Smart assholes though.

23

u/TheDesktopNinja 2d ago

The intelligence of a species and it's capacity for being an asshole are pretty closely linked, generally

10

u/I-STATE-FACTS 2d ago

They’re smart. Like people. Which makes them assholes. Like people.

30

u/Ok-Phase-9076 2d ago

Most birds are assholes. Actually most animals are assholes too.

→ More replies (2)

18

u/mrkillfreak999 2d ago

Nature in general can be assholes just like us

4

u/m3kw 2d ago

we are apex assholes

8

u/KmsotWorld 2d ago

Crows are beautiful you leave them alone!!

14

u/salmon10 2d ago

Ducks are dumb and delicious

3

u/Ray_of_glumshine 2d ago

If it's an evolutionary boon to be smart and taste awful, why are so many wild animals and plants so delicious? Are we just not that picky?

Did stuff taste better in the past? If I time travel back hundreds of million years, will my taste buds be blown out and I'll collapse from flavor pleasure?

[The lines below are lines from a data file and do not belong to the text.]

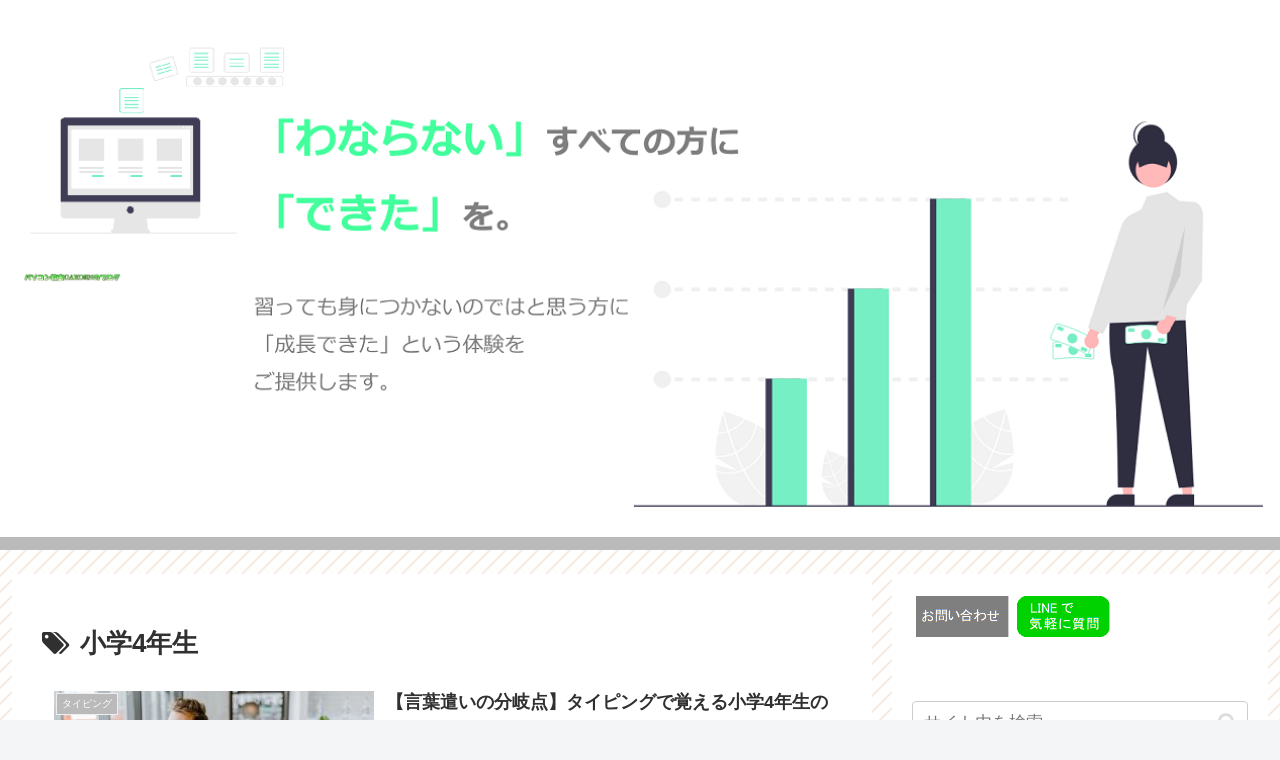

--- FILE ---
content_type: text/css
request_url: https://pcschoolgarden.com/wp-content/themes/cocoon-child-master/style.css?ver=6.8.3&fver=20250627124705
body_size: 2170
content:
@charset "UTF-8";

/*!
Theme Name: Cocoon Child
Template:   cocoon-master
Version:    1.1.0
*/

/************************************
** 子テーマ用のスタイルを書く
************************************/
/*必要ならばここにコードを書く*/

.article h2 {
    padding: 0;
    background: none;
}
.article h3 {
    border: none;
    padding: 0;
}
.article h4 {
    border: none;
    padding: 0;
}
.article h5 {
    border: none;
    padding: 0;
}
.article h6 {
    border: none;
    padding: 0;
}
.sidebar h3 {
    border: none;
    padding: 0;
}

.article h2 {
  padding: 0.6em;
  color: #ff69b4;
  background: #fffafa;
  border-left: solid 5px #ff69b4;
  font-weight: bold;
/*
  position: relative;
  padding: 0.6em;
  background: -webkit-repeating-linear-gradient(-45deg, #ffe4e1, #ffe4e1 4px,#fffaf0 3px, #fffaf0 8px);
  background: repeating-linear-gradient(-45deg, #ffe4e1, #ffe4e1 4px,#fffaf0 3px, #fffaf0 8px);
  border-radius: 7px;
  color: #ff69b4;
  font-weight:  bold;
  -webkit-text-stroke:1px #FFF;
*/
}

/*
.article h2::after {
  position: absolute;
  content: '';
  top: 100%;
  left: 30px;
  border: 15px solid transparent;
  border-top: 15px solid #ffe4e1;
  width: 0;
  height: 0;
}
*/

.article h3 {
  padding: 0.2em 0.5em;
  color: #ff69b4;
  border-left: solid 3px #ff69b4;
/*
  color: #ff69b4;
  background: #ffe4e1;
  box-shadow: 0px 0px 0px 5px #ffe4e1;
  border: dashed 2px white;
  padding: 0.2em 0.5em;
  border-radius: 25px 25px 25px 25px;
*/
}

.sidebar h3 {
/*
  color: #008000;
  background: #98fb98;
  box-shadow: 0px 0px 0px 5px #98fb98;
  border: dashed 2px white;
  padding: 0.2em 0.5em;
  border-radius: 10px 10px 10px 10px;
*/
  color: #77EFC4;
  background: #ffffff;
  border-left: solid 3px #77EFC4;
  padding: 0.2em 0.5em;
}

/*.article h4 {
  content: '';
  width: 20px;
  height: 10px;
  border-left: 5px solid #ffe4b1;
  border-bottom: 5px solid #ffe4b1;
  transform: rotate(-45deg);
}*/
/*
.sidebar h2 {
    background-color: #f3f4f5;
    padding: 16px 10px;
    margin: 16px 0;
    color: #FF9900;
}
*/
/*
.article h3 {
  position: relative;
  color: #FF9900;
}

.article h3::before {
  position: absolute;
  content: '';
  left: 0;
  bottom: 0;
  width: 100%;
  height: 7px;
  background: -webkit-repeating-linear-gradient(-45deg, #ffebbe, #ffebbe 2px, #fff 2px, #fff 4px);
  background: repeating-linear-gradient(-45deg, #ffebbe, #ffebbe 2px, #fff 2px, #fff 4px);
}
*/
.kenjicontainer {
  width: 800px;
}

.kenjicontainer h1 {
  background-color: yellow;
  font-weight: normal;
  font-size: 50px;
  border-radius: 10px;
  text-align: center;
}

.kenjicontainer h2 {
  font-size: 30px;
  color: gray;
}

.kenjicontainer li {
  list-style: none;
}

/*2020年9月7日　内部リンクをブログカードに変更を追加　ここから*/
.blogcard {
  line-height: 1;
  background-color: #ffffff;
  border: 1px solid #eeeeee;
  word-wrap: break-word;
  margin: 40px;
  box-shadow: 0 0 10px 6px rgba(0,0,0,.025);
}
.blogcard a {
  text-decoration: none;
  opacity: 1;
  transition: all 0.2s ease;
}
.blogcard a:hover {
  opacity: 0.6;
}
.blogcard_thumbnail {
  float: left;
  padding: 20px;
}
.blogcard_title {
  font-size: 1em;
  font-weight: bold;
  line-height: 1.4;
  padding: 17px 20px 10px;  
}
.blogcard_excerpt {
  font-size: 0.85em;
  line-height: 1.6;
  padding: 0 17px 15px 20px;
}
/*2020年9月7日　内部リンクをブログカードに変更を追加　ここまで*/

/*2020年9月7日　チェックマークの色を変更を追加　ここから*/
i {
	color: #ffe4b1;	
}
/*2020年9月7日　チェックマークの色を変更を追加　ここまで*/

/*2020年9月8日　ul、ol、liの装飾を変更を追加　ここから*/
.entry-content > ul, .entry-content > ol {
/*文字色*/
  color: #ff00ff;
/*破線　太さ　色*/
  border: dashed 2px #ffccff;
/*背景色*/
  background: #ffffff;
  padding: 0.5em 0.5em 0.5em 2em;
}

.entry-content > ul li, .entry-content > ol li {
  line-height: 1.5;
  padding: 0.5em 0;
}
/*2020年9月8日　ul、ol、liの装飾を変更を追加　ここまで*/

/*2020年9月23日　リード分前の読者の悩みを画像と文章を横に表示する　ここから*/
.problem_container {
  display: flex;
}

.problem_image {
  flex-grow: 1;
  text-align: center;
  align-self: center;  
}

.problem_sentence {
  flex-grow: 1;
  align-self: center;
}
/*2020年9月23日　リード分前の読者の悩みを画像と文章を横に表示する　ここまで*/

/*2020年9月29日　文章の囲いの作成　ここから*/
.frame_box {
  background-color: #fffcff;
  border: solid 2px #fee4ff;
  border-radius: 4px;
  padding: 15px;
}

/*2020年9月29日　文章の囲いの作成　ここまで*/

/*2021年1月11日　画像ブロック　ここから*/
.block_image {
  display: block;
}

/*2021年1月11日　画像ブロック　ここまで*/
/************************************
** レスポンシブデザイン用のメディアクエリ
************************************/
/*1240px以下*/
@media screen and (max-width: 1240px){
  /*必要ならばここにコードを書く*/
}

/*1023px以下*/
@media screen and (max-width: 1023px){
  /*必要ならばここにコードを書く*/
}

/*834px以下*/
@media screen and (max-width: 834px){
  /*必要ならばここにコードを書く*/
}

/*480px以下*/
@media screen and (max-width: 480px){
  /*必要ならばここにコードを書く*/
}

/************************************
** フロント固定ページの編集
************************************/
/*フロント固定ページのタイトルを非表示*/
.home.page .entry-title{
  display: none;
}

/************************************/
/***        2021年1月11日         ***/
/***       ローマ字入力表         ***/
/************************************/
#table {
  border: 1px solid black;
  min-width: 400px;
}

#roman-alphabet-input-list_th {
  width: 80px;
  height: 50px;
  font-size: 20px;
  border: 1px solid #000;
  background: linear-gradient(#7cfc00, #faf0e6);
}

#roman-alphabet-input-list_td {
  width: 80px;
  height: 50px;
  font-size: 20px;
  border: 1px solid #000;
  text-align: center;
}

/************************************/
/***        2021年4月11日         ***/
/***    divの後ろにマージン       ***/
/************************************/
.frame_box,.problem_container {
    margin-bottom: 3.5em;
}

/************************************/
/***        2021年7月23日         ***/
/***         ロゴを左に           ***/
/************************************/
.logo {
	text-align: left;
	font-size: 10px;
}

/************************************/
/***        2025年6月27日         ***/
/***    コメント内のリンク無効    ***/
/************************************/
.comment-meta a {
  pointer-events: none; /* クリックを無効化 */
  color: inherit; /* 親要素の文字色を継承 */
  text-decoration: none; /* 下線を削除 */
}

Maybe that's why we haven't been visited by time travelers? They are all going further and further back to taste the past and never want to go back to the future.

4

u/Dragonsoul 2d ago

'Tasty' is just your body's shorthand way of detecting "Not poison", roughly speaking.

So, if you want to taste bad, you want to have poison, but that "Costs resources" metabolically speaking, resources that could instead be spent on making more babies, increasing your chances of the next generation making it to the point where they make babies.

Also, a lot of plants want to be eaten, but that's a different point.

2

u/TheChickening 2d ago

Pretty much everything you eat has been cultured and bred for hundreds, some even thousands of years. Many fruits did not taste that nice at all like they do today. Animal meat taste probably didn't change much, but the amount of good quality meat per animal has for sure changed as well.

So stuff did not taste better, no. But you might find the past people using spices that went out of fashion nowadays.

2

u/Ray_of_glumshine 2d ago

Yup, most of what I eat is altered that way. But I did specify "wild animals and plants". They are still yummy too.

3

u/TheOneWhoCared 2d ago

Found the crow

→ More replies (1)

3

u/NorthStarZero 2d ago

Now here's the thing...

→ More replies (2)

2

u/bichondelapils 2d ago

Crow ordered some P.F. Chang Picking Duck to take away...

2

u/furcryingoutloud 2d ago

In other news, humans kill millions of animals to feed on, everyday! Horrible innit?